• [WHAT YOU ARE ASKED TO DO] The data below contains pictures, which are to be skipped; the lines starting at the line with "Roy Robson Veste de costume | 52 | male" and ending at the line with "Cala Vitrale, ein" are to be output exactly, both ends included.

• [RECORDS FOR THE EXERCISE]
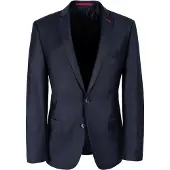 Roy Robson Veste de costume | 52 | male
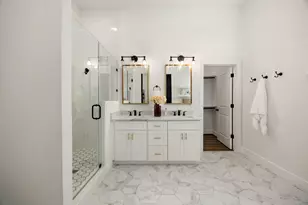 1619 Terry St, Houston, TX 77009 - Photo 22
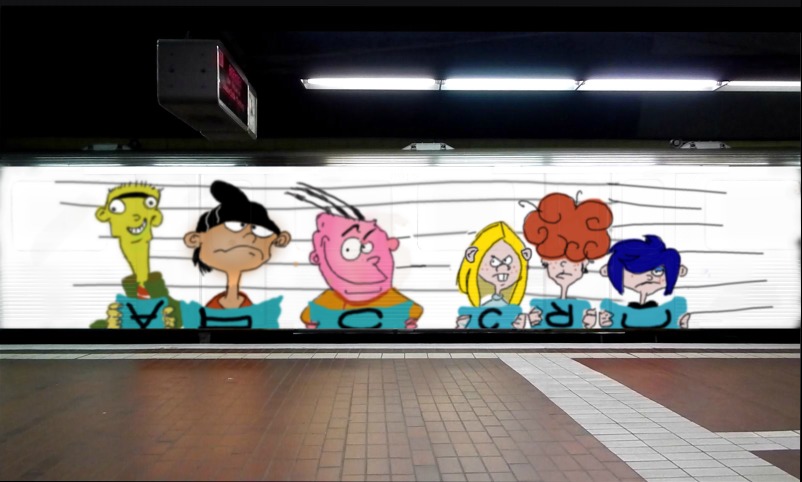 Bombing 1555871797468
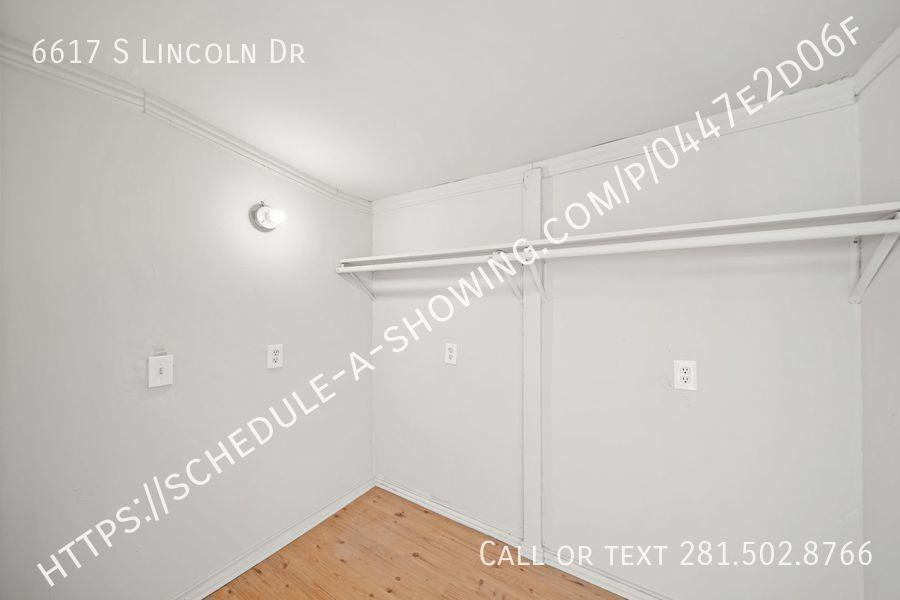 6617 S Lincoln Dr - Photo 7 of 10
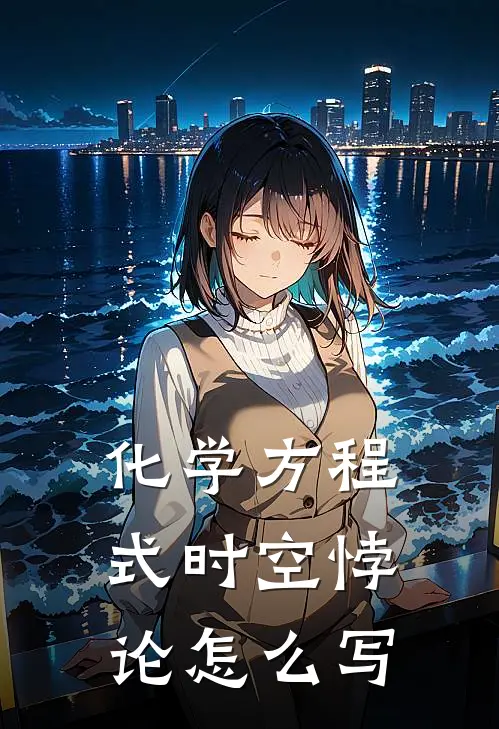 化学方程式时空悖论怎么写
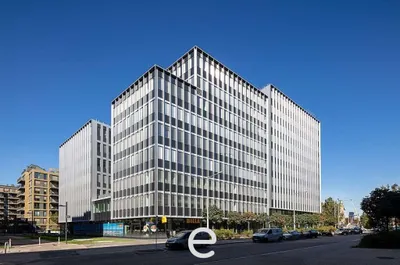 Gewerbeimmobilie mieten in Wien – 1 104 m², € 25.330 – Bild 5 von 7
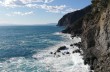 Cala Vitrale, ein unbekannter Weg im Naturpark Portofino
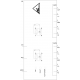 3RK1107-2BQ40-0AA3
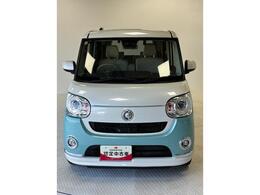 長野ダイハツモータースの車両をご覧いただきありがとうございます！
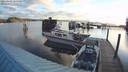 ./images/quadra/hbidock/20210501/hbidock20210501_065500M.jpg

...

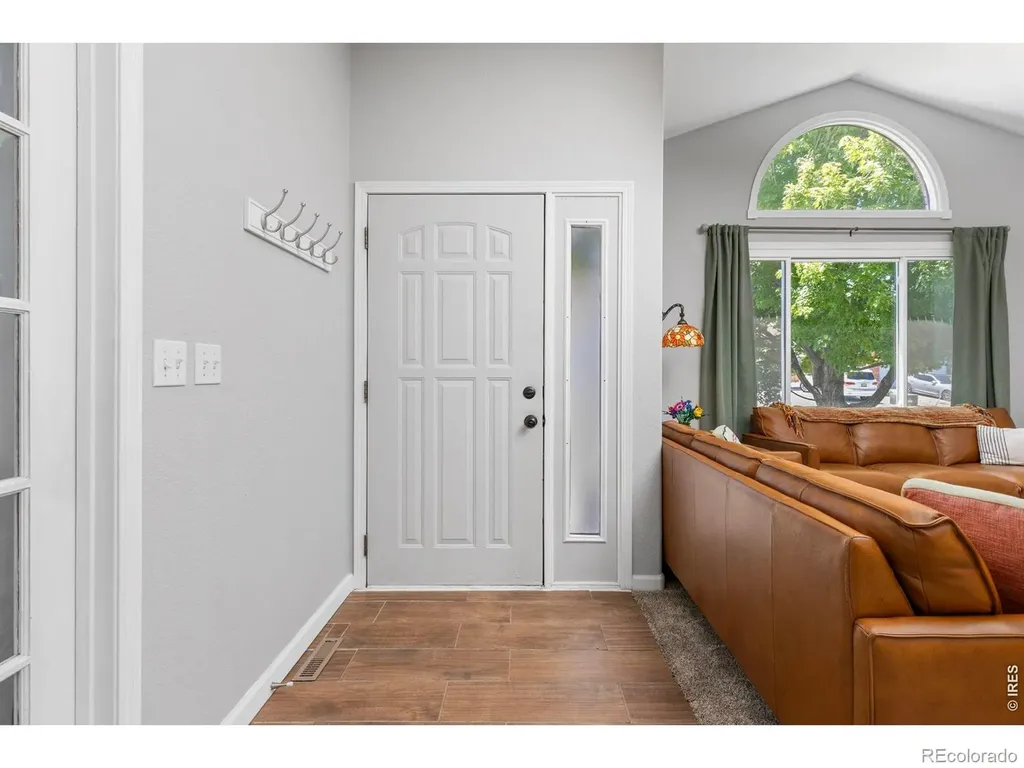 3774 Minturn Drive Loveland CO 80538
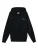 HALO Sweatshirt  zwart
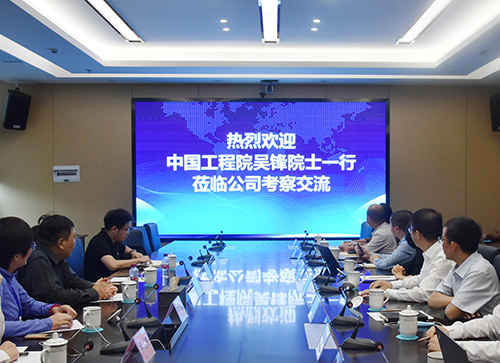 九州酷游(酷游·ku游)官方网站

• [YOUR RESPONSE]
 Roy Robson Veste de costume | 52 | male
 1619 Terry St, Houston, TX 77009 - Photo 22
 Bombing 1555871797468
 6617 S Lincoln Dr - Photo 7 of 10
 化学方程式时空悖论怎么写
 Gewerbeimmobilie mieten in Wien – 1 104 m², € 25.330 – Bild 5 von 7
 Cala Vitrale, ein unbekannter Weg im Naturpark Portofino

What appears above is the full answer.